Alors que les bombardements sur la Serbie font rage sans affaiblir Milosevic,
bien au contraire puisqu'ils ont suscité autour de lui une sainte
alliance de tous les Serbes dont une bonne partie lui étaient auparavant
hostiles et défilaient par dizaines de milliers contre lui en janvier
1997, l'opération "Force déterminée" de l'OTAN
perd ce nom pour prendre celui de "Force alliée". A croire
que les Occidentaux ne manifestent plus autant de détermination à imposer
leur point de vue, soucieux seulement de faire montre de leur puissance sans
causer des risques mortels. A ceux de leur camp bien entendu, les pertes
civiles chez les Serbes comptant pour du beurre. Même le calvaire programmé des
Albanais du Kosovo, pour lesquels chacun y va de sa compassion ou de son
indignation, n'a guère pesé dans l'option guerrière
des alliés dans la mesure où tous savaient pertinemment que
la première réaction des Serbes aux missiles serait de s'en
prendre plus brutalement encore aux Kosovars au nom desquels on les bombarde.
Si personne ne conteste la nature despotique et sanguinaire du régime de Belgrade, toujours communiste il faut le rappeler, la manière dont les gouvernements occidentaux se conduisent face à la poudrière des Balkans laisse songeur, tant ils agissent comme si l'histoire ne leur a rien appris : encourager l'indépendance des petites nations sans en mesurer les conséquences, avoir affaire à un tyran et à des fanatiques mais espérer qu'ils se montrent raisonnables, redouter le conflit mais poser un ultimatum qui accule l'adversaire sans lui laisser une voie de sortie lui sauvant la face, pour finir par prétendre mener une guerre sans dommages majeurs.
Les responsables alliés invoquent le spectre du Vietnam pour expliquer leur refus de s'engager à fond, mais ils sont déjà en train de répéter les erreurs du Vietnam . Certes, les temps ont bien changé par rapport à l'époque où les bombes déversées sur le Nord-Vietnam provoquaient un tollé monstre et des manifestations anti-américaines dans le monde entier, et de nos jours les attaques aériennes bien plus graves et en plus grand nombre des Etats-Unis contre l'Irak se déroulent dans l'indifférence générale.
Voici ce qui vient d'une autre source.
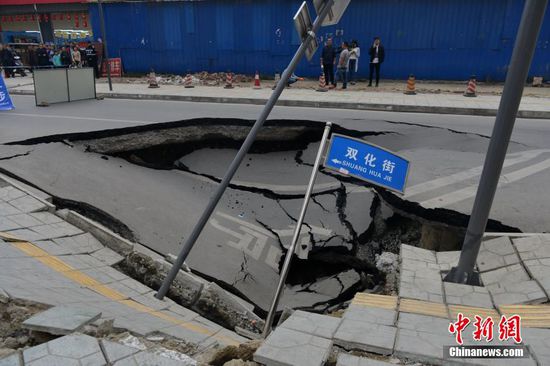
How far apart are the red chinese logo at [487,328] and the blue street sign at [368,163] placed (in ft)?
5.52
Mais ni au Vietnam, ni en Irak, et ni en Serbie actuellement, l'objectif affiché de faire plier les dictateurs par les bombes n'est susceptible d'être atteint. Pis encore, à chaque fois la population choquée et plus facilement manipulée s'est resserrée autour de ses dirigeants dont le pouvoir s'en trouve renforcé.
Par ailleurs, si les Etats-Unis s'étaient embourbés au Vietnam,
ce n'est point pour s'y être trop engagés mais pour ne pas s'y être
totalement investis, se limitant aux actions défensives dans le Sud
et contrecarrant toute hostilité offensive contre Hanoï au Nord.
On ne fait pas une guerre à moitié sous peine de perdre comme
au Vietnam ou d'avoir à recommencer comme en Irak. Maintenant contre
la Serbie s'observe au sein des alliés le même manque de résolution à aller
au bout de la logique d'intervention qui exige l'entrée au combat des
troupes terrestres nécessaires à la protection de ceux que l'OTAN
se fait le devoir de sauver du nettoyage ethnique.
Les justifications emberlificotées des responsables alliés
cachent mal une politique inconséquente due à des contradictions
insurmontables au sein des démocraties libérales. Tiraillés
entre l'interventionnisme humanitaire qu'exige l'idéal démocratique
et l'égoïsme de nanti réfractaire à toute atteinte
au confort matériel et au sacrifice physique, les membres de l'OTAN
sont condamnés aux palabres et aux déploiements de force inutiles
et finiront par être obligés de payer à un prix bien
plus fort qu'escompté leur manque de courage et de lucidité.